]> git.ipfire.org Git - thirdparty/glibc.git/commitdiff
x86-64: Only define used SSE/AVX/AVX512 run-time resolvers
authorH.J. Lu <hjl.tools@gmail.com>
Mon, 27 Jun 2022 18:36:28 +0000 (11:36 -0700)
committerH.J. Lu <hjl.tools@gmail.com>
Mon, 27 Jun 2022 21:17:52 +0000 (14:17 -0700)

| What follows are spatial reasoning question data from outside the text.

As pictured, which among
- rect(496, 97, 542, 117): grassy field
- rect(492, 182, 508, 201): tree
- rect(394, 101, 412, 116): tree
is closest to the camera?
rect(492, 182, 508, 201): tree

When glibc is built with x86-64 ISA level v3, SSE run-time resolvers
aren't used.  For x86-64 ISA level v4 build, both SSE and AVX resolvers
are unused.  Check the minimum x86-64 ISA level to exclude the unused
run-time resolvers.

sysdeps/x86/isa-level.h
sysdeps/x86_64/dl-machine.h
sysdeps/x86_64/dl-trampoline.S

index c6156e7f7ac7ece501ad543e79c253ee5e2a5485..f293aea9068cc2a9034c0a3be383f4fe0a770f8b 100644 (file)
    compile-time constant.. */
 
 /* ISA level >= 4 guaranteed includes.  */
+#define AVX512F_X86_ISA_LEVEL 4
 #define AVX512VL_X86_ISA_LEVEL 4
 #define AVX512BW_X86_ISA_LEVEL 4
 
 /* ISA level >= 3 guaranteed includes.  */
+#define AVX_X86_ISA_LEVEL 3
 #define AVX2_X86_ISA_LEVEL 3
 #define BMI2_X86_ISA_LEVEL 3
 
index 34766325aefb80c9d6b6ef6f9c9e66339321de71..005d089501fa78654e16103de9ec901af7be4ff2 100644 (file)
@@ -28,6 +28,7 @@
 #include <dl-tlsdesc.h>
 #include <dl-static-tls.h>
 #include <dl-machine-rel.h>
+#include <isa-level.h>
 
 /* Return nonzero iff ELF header is compatible with the running host.  */
 static inline int __attribute__ ((unused))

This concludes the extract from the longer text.